Renaming objects presents several challenges:

• Site-to-Site VPN IPSec Connections: Cannot be renamed directly and must be cloned/deleted and recreated, leading to the loss of tunnel interfaces and more configuration down the line
• SD-WAN Profiles and Routes: Similarly, renaming these requires recreation and can cause related objects to be deleted without warning.
• PPPoE Interface: Renaming causes a reconnection.

There is probably more places of this issue being present.

These issues can be particularly frustrating in complex configurations. A more intuitive renaming process would greatly improve user experience.

Special Characters

The handling of special characters in names is inconsistent. For example, whitespaces and dashes are allowed in some places but not in others. Standardizing the use of special characters across the platform would eliminate confusion and simplify adherence to naming conventions.

Printable Configuration

The printable configuration feature from the Sophos UTM days was invaluable for documentation. Currently, the XML export is available, but it is not user-friendly and not a valuable option for customer handouts. A more accessible format for configuration export would save time and greatly improve documentation processes.

Audit Logging

The current audit logging lacks a lot of detail. More comprehensive logs, including before/after configuration diffs, are essential for effective auditing and are frequently requested by customers.

Configuration Snapshots/Diffs

Managing, storing, and diffing configuration snapshots would be extremely useful. Currently, this can only be done externally via XML exports or restoring an old backup, which is anything but ideal.

Firewall Logging to File/Export

While in-depth firewall logging is available, exporting large datasets to CSV or other formats is difficult. The log viewer's lazy loading behavior is cumbersome for high-traffic environments. An option to export logs directly would be beneficial, especially for those without a syslog server. The option of writing the firewall log to something like /log/packetfilter.log would go a long way (with carefully tuned log rotation).

This also applies to using tools like "grep" on firewall logs, which can be invaluable in complex troubleshooting scenarios where the log viewer is not powerful enough for advanced queries.

Configurable Log Rotation

Customizable log rotation settings based on time and size are needed, particularly when troubleshooting. This would prevent logs from being overwritten before they can be backed up.

Packet Capture in WebUI

Currently, changing packet capture filters requires disabling and re-enabling the capture. It would be more convenient if the filter changes took effect immediately. Additionally, the ability to download the current capture as a pcap file would be a useful feature.

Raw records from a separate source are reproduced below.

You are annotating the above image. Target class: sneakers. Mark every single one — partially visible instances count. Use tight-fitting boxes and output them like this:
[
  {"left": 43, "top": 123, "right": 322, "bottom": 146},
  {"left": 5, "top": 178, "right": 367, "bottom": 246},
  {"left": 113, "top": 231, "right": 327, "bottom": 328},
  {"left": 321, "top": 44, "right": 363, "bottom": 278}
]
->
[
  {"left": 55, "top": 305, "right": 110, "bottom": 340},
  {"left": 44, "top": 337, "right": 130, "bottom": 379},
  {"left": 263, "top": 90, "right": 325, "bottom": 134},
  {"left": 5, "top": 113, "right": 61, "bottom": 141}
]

Central Managed Settings/Objects

A clear indicator showing which settings or objects are managed by Sophos Central would be helpful. While using a prefix like "C-" can serve as a workaround, a more integrated solution would improve clarity.

Login Captcha - ACL Exception

While the captcha for logins can be disabled via the Device Console, having the option to whitelist specific IPs under the "Local service ACL exception rule" would provide better convenience without the security implications of a global / zone disable.

No VXLAN Support

The lack of VXLAN support limits the firewall's applicability in certain projects. Adding this feature would make the firewall more versatile and valuable option.

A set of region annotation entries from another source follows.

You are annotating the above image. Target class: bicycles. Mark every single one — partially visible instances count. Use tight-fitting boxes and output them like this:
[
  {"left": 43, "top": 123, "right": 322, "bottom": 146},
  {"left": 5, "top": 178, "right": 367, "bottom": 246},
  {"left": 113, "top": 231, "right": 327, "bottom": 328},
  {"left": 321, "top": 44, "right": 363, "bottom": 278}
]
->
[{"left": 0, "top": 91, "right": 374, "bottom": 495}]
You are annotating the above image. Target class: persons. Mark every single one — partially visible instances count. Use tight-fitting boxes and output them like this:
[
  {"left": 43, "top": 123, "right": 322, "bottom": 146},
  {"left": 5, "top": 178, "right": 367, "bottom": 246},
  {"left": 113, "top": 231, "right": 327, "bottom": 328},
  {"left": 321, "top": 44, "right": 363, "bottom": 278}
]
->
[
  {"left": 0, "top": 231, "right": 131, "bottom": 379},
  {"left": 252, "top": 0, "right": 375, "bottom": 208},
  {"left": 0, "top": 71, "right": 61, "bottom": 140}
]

Simultaneous Display of IPv4 and IPv6 Firewall Rules

Managing dual-stack deployments is challenging due to the default separation of IPv4 and IPv6 rules. A unified view with visible indicators for rule types would streamline administration.

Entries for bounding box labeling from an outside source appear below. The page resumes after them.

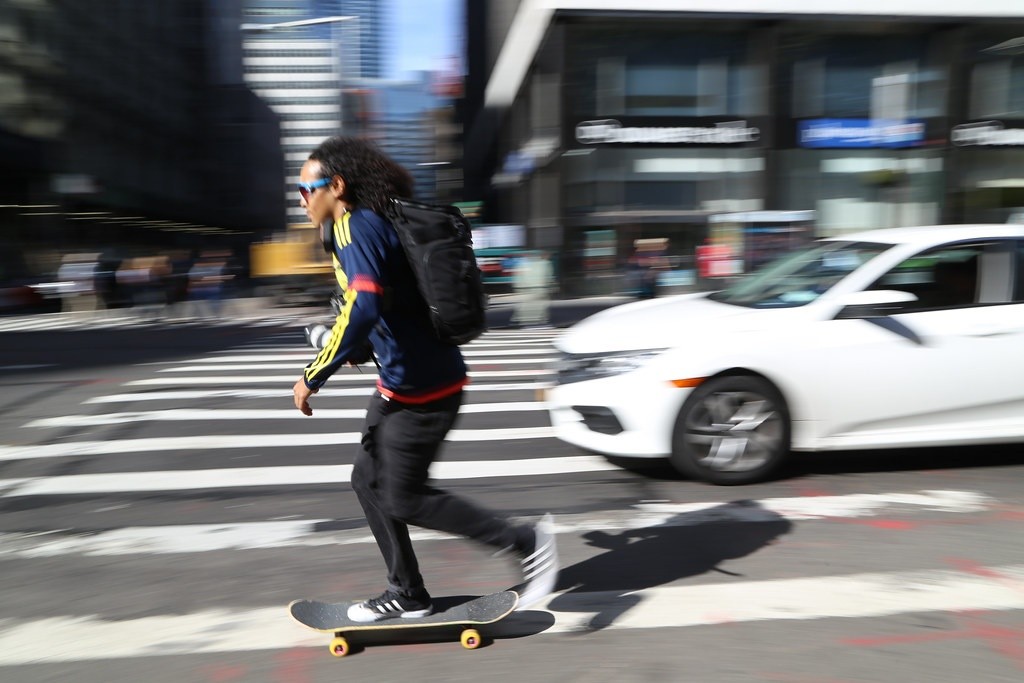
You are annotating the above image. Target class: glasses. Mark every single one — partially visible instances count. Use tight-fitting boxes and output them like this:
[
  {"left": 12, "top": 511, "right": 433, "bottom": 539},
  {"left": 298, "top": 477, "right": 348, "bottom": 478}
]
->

DHCP Relay Over Tunnel Interfaces

Currently unsupported, this feature would be beneficial for certain network configurations.

Site-to-Site IPSec Tunnels via Non-WAN Zone Interfaces

Support for establishing Site-to-Site IPSec tunnels via non-WAN zone interfaces would be useful for specific MPLS setups.

If you have any questions or would like more detailed information on specific points, please do not hesitate to ask.

Thank you for your time and consideration of these suggestions.